## Passage provided
^^^^
Given the important function of life insurance in protecting the financial security of a family after the death of a family breadwinner, denial of a valid claim can cause extreme hardships. Whether you are a policyholder or beneficiary, the starting point to protecting your interest is to understand the type of life insurance coverage you need to fit your goals and needs. This blog post provides a broad overview of the basic features of the most common types of life insurance coverage. There are several categories of life insurance that serve various functions and provide disparate benefits. Common types of life insurance include the following:
- Whole Life Insurance: This form of coverage provides protection over the entire life of the policyholder. An important feature of this form of insurance is that it offers a set level of security. The insured can also borrow against the fluctuating cash value of the policy, which provides a financial safety net to respond to unanticipated financial emergencies.
- Variable Life Insurance: With this type of coverage, the policy has a cash value that can be invested in a range of investments that might include money market funds, stocks, and bonds. Because of the speculative nature of the investment products, there is no guarantee of the cash value of the policy. Rather, the value will be based on the performance of the investment sub-accounts. This type of policy offers tax benefits because investment earnings and capital gains can be tax deferred during the period the earnings remain invested.
^^^^
## Raw data
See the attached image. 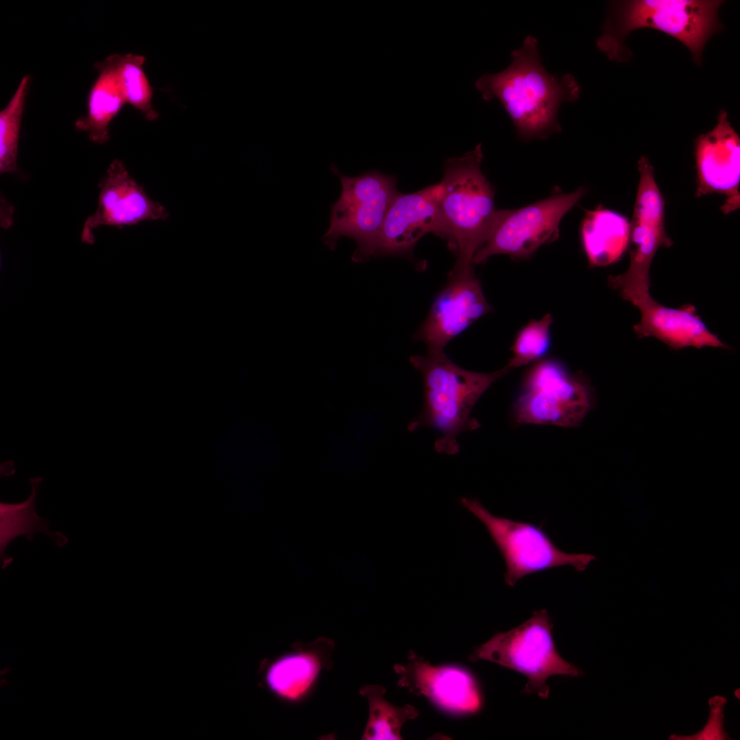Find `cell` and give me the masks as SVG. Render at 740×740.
<instances>
[{"label":"cell","mask_w":740,"mask_h":740,"mask_svg":"<svg viewBox=\"0 0 740 740\" xmlns=\"http://www.w3.org/2000/svg\"><path fill=\"white\" fill-rule=\"evenodd\" d=\"M441 192L439 182L412 193H399L386 214L374 256H409L417 243L429 233L446 240Z\"/></svg>","instance_id":"cell-14"},{"label":"cell","mask_w":740,"mask_h":740,"mask_svg":"<svg viewBox=\"0 0 740 740\" xmlns=\"http://www.w3.org/2000/svg\"><path fill=\"white\" fill-rule=\"evenodd\" d=\"M717 0H631L611 4L597 38V48L615 62H627L631 52L624 42L632 31L658 30L676 38L689 50L693 62L701 64L703 49L710 37L722 29Z\"/></svg>","instance_id":"cell-3"},{"label":"cell","mask_w":740,"mask_h":740,"mask_svg":"<svg viewBox=\"0 0 740 740\" xmlns=\"http://www.w3.org/2000/svg\"><path fill=\"white\" fill-rule=\"evenodd\" d=\"M711 708L708 720L698 733L693 735L692 739H724L726 734L723 727V709L726 705V700L717 695L711 698L708 701Z\"/></svg>","instance_id":"cell-25"},{"label":"cell","mask_w":740,"mask_h":740,"mask_svg":"<svg viewBox=\"0 0 740 740\" xmlns=\"http://www.w3.org/2000/svg\"><path fill=\"white\" fill-rule=\"evenodd\" d=\"M329 642L323 639L306 645L301 644L293 652L263 662L260 667L262 683L281 699H301L310 690L323 668L328 665L332 646Z\"/></svg>","instance_id":"cell-17"},{"label":"cell","mask_w":740,"mask_h":740,"mask_svg":"<svg viewBox=\"0 0 740 740\" xmlns=\"http://www.w3.org/2000/svg\"><path fill=\"white\" fill-rule=\"evenodd\" d=\"M97 77L87 99L86 114L75 123L76 130L86 132L89 139L98 144L107 143L109 125L126 104L116 73V53L95 64Z\"/></svg>","instance_id":"cell-19"},{"label":"cell","mask_w":740,"mask_h":740,"mask_svg":"<svg viewBox=\"0 0 740 740\" xmlns=\"http://www.w3.org/2000/svg\"><path fill=\"white\" fill-rule=\"evenodd\" d=\"M338 176L342 193L330 209V224L323 238L331 250L343 236L352 238L357 247L352 256L354 262H364L374 256L376 243L386 214L399 192L395 177L369 171L356 177Z\"/></svg>","instance_id":"cell-6"},{"label":"cell","mask_w":740,"mask_h":740,"mask_svg":"<svg viewBox=\"0 0 740 740\" xmlns=\"http://www.w3.org/2000/svg\"><path fill=\"white\" fill-rule=\"evenodd\" d=\"M638 170L639 181L630 222V264L626 272L608 278L609 286L631 303L650 294L652 260L661 247L674 244L665 231V199L645 156L640 157Z\"/></svg>","instance_id":"cell-9"},{"label":"cell","mask_w":740,"mask_h":740,"mask_svg":"<svg viewBox=\"0 0 740 740\" xmlns=\"http://www.w3.org/2000/svg\"><path fill=\"white\" fill-rule=\"evenodd\" d=\"M10 672V667H5L0 670V676L4 677Z\"/></svg>","instance_id":"cell-26"},{"label":"cell","mask_w":740,"mask_h":740,"mask_svg":"<svg viewBox=\"0 0 740 740\" xmlns=\"http://www.w3.org/2000/svg\"><path fill=\"white\" fill-rule=\"evenodd\" d=\"M460 503L487 530L505 563L504 581L510 587L526 576L553 568L571 566L584 571L597 559L591 554L562 551L541 526L493 515L477 499L463 497Z\"/></svg>","instance_id":"cell-7"},{"label":"cell","mask_w":740,"mask_h":740,"mask_svg":"<svg viewBox=\"0 0 740 740\" xmlns=\"http://www.w3.org/2000/svg\"><path fill=\"white\" fill-rule=\"evenodd\" d=\"M587 191L584 186H580L568 193H554L519 208L498 210L491 233L473 257V264L484 263L497 254L515 260L531 257L541 246L558 238L561 220Z\"/></svg>","instance_id":"cell-10"},{"label":"cell","mask_w":740,"mask_h":740,"mask_svg":"<svg viewBox=\"0 0 740 740\" xmlns=\"http://www.w3.org/2000/svg\"><path fill=\"white\" fill-rule=\"evenodd\" d=\"M30 77L24 76L14 93L0 112V172L11 173L17 170L20 130Z\"/></svg>","instance_id":"cell-23"},{"label":"cell","mask_w":740,"mask_h":740,"mask_svg":"<svg viewBox=\"0 0 740 740\" xmlns=\"http://www.w3.org/2000/svg\"><path fill=\"white\" fill-rule=\"evenodd\" d=\"M594 405L593 390L554 359L536 362L527 373L513 406L517 424L579 426Z\"/></svg>","instance_id":"cell-8"},{"label":"cell","mask_w":740,"mask_h":740,"mask_svg":"<svg viewBox=\"0 0 740 740\" xmlns=\"http://www.w3.org/2000/svg\"><path fill=\"white\" fill-rule=\"evenodd\" d=\"M552 619L545 609L518 626L498 632L478 647L471 661H487L517 671L528 678L523 694H536L547 699V680L552 676L578 677L583 671L565 661L558 653L552 637Z\"/></svg>","instance_id":"cell-5"},{"label":"cell","mask_w":740,"mask_h":740,"mask_svg":"<svg viewBox=\"0 0 740 740\" xmlns=\"http://www.w3.org/2000/svg\"><path fill=\"white\" fill-rule=\"evenodd\" d=\"M580 235L589 267H607L620 261L628 250L630 222L621 213L599 205L586 212Z\"/></svg>","instance_id":"cell-18"},{"label":"cell","mask_w":740,"mask_h":740,"mask_svg":"<svg viewBox=\"0 0 740 740\" xmlns=\"http://www.w3.org/2000/svg\"><path fill=\"white\" fill-rule=\"evenodd\" d=\"M9 685V681L5 678L3 677L0 680V687L1 689L5 688Z\"/></svg>","instance_id":"cell-27"},{"label":"cell","mask_w":740,"mask_h":740,"mask_svg":"<svg viewBox=\"0 0 740 740\" xmlns=\"http://www.w3.org/2000/svg\"><path fill=\"white\" fill-rule=\"evenodd\" d=\"M398 686L423 695L445 713L471 715L480 713L484 698L480 684L469 669L458 665H432L410 651L407 663L394 666Z\"/></svg>","instance_id":"cell-12"},{"label":"cell","mask_w":740,"mask_h":740,"mask_svg":"<svg viewBox=\"0 0 740 740\" xmlns=\"http://www.w3.org/2000/svg\"><path fill=\"white\" fill-rule=\"evenodd\" d=\"M413 367L422 375L424 399L420 413L408 426L410 432L421 427L435 430L440 436L434 449L454 455L459 452L458 436L477 429L479 422L471 417L473 408L484 393L511 369L491 373L467 370L451 360L445 352L411 356Z\"/></svg>","instance_id":"cell-2"},{"label":"cell","mask_w":740,"mask_h":740,"mask_svg":"<svg viewBox=\"0 0 740 740\" xmlns=\"http://www.w3.org/2000/svg\"><path fill=\"white\" fill-rule=\"evenodd\" d=\"M502 71L484 74L475 83L482 99H497L523 140L543 139L561 130L557 119L563 102L578 99L580 86L571 74L556 76L543 66L537 40L529 35L511 52Z\"/></svg>","instance_id":"cell-1"},{"label":"cell","mask_w":740,"mask_h":740,"mask_svg":"<svg viewBox=\"0 0 740 740\" xmlns=\"http://www.w3.org/2000/svg\"><path fill=\"white\" fill-rule=\"evenodd\" d=\"M552 321V316L548 313L539 320L530 321L518 332L512 346L513 357L506 365L508 368L539 361L548 352Z\"/></svg>","instance_id":"cell-24"},{"label":"cell","mask_w":740,"mask_h":740,"mask_svg":"<svg viewBox=\"0 0 740 740\" xmlns=\"http://www.w3.org/2000/svg\"><path fill=\"white\" fill-rule=\"evenodd\" d=\"M116 73L126 103L138 110L148 121L158 119L152 104L153 89L144 71L145 57L129 53H116Z\"/></svg>","instance_id":"cell-22"},{"label":"cell","mask_w":740,"mask_h":740,"mask_svg":"<svg viewBox=\"0 0 740 740\" xmlns=\"http://www.w3.org/2000/svg\"><path fill=\"white\" fill-rule=\"evenodd\" d=\"M696 170L695 196L713 193L726 197L720 209L728 214L740 206V138L730 122L728 113L721 110L717 124L695 140Z\"/></svg>","instance_id":"cell-13"},{"label":"cell","mask_w":740,"mask_h":740,"mask_svg":"<svg viewBox=\"0 0 740 740\" xmlns=\"http://www.w3.org/2000/svg\"><path fill=\"white\" fill-rule=\"evenodd\" d=\"M386 689L380 685H368L360 693L368 701L369 714L362 739H402L401 730L409 720L416 719L418 710L410 704L396 706L384 698Z\"/></svg>","instance_id":"cell-21"},{"label":"cell","mask_w":740,"mask_h":740,"mask_svg":"<svg viewBox=\"0 0 740 740\" xmlns=\"http://www.w3.org/2000/svg\"><path fill=\"white\" fill-rule=\"evenodd\" d=\"M31 493L27 499L20 503H0V558L2 569L7 568L13 558L6 555L9 543L19 536L32 541L34 533L42 532L56 544L63 547L68 543L64 534L52 532L49 520L39 517L36 511V498L42 478H30Z\"/></svg>","instance_id":"cell-20"},{"label":"cell","mask_w":740,"mask_h":740,"mask_svg":"<svg viewBox=\"0 0 740 740\" xmlns=\"http://www.w3.org/2000/svg\"><path fill=\"white\" fill-rule=\"evenodd\" d=\"M491 310L473 269L449 272L413 338L426 344L427 354L444 352L449 341Z\"/></svg>","instance_id":"cell-11"},{"label":"cell","mask_w":740,"mask_h":740,"mask_svg":"<svg viewBox=\"0 0 740 740\" xmlns=\"http://www.w3.org/2000/svg\"><path fill=\"white\" fill-rule=\"evenodd\" d=\"M483 158L480 143L445 162L440 208L446 241L456 257L450 273L473 269V258L486 243L498 210L494 188L481 170Z\"/></svg>","instance_id":"cell-4"},{"label":"cell","mask_w":740,"mask_h":740,"mask_svg":"<svg viewBox=\"0 0 740 740\" xmlns=\"http://www.w3.org/2000/svg\"><path fill=\"white\" fill-rule=\"evenodd\" d=\"M632 304L641 312V319L633 327L640 338L654 337L673 350L689 347L730 349L709 330L691 304L671 308L659 304L650 294Z\"/></svg>","instance_id":"cell-16"},{"label":"cell","mask_w":740,"mask_h":740,"mask_svg":"<svg viewBox=\"0 0 740 740\" xmlns=\"http://www.w3.org/2000/svg\"><path fill=\"white\" fill-rule=\"evenodd\" d=\"M97 208L84 222L82 240L92 243L93 230L101 225H136L146 220H164L165 208L152 200L119 160H113L99 183Z\"/></svg>","instance_id":"cell-15"}]
</instances>
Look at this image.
^^^^
## What is needed
From the passage on types of life insurance, list the investments that a variable life policy's cash value might be placed in.

## Answer to the task
Money market funds, stocks, and bonds.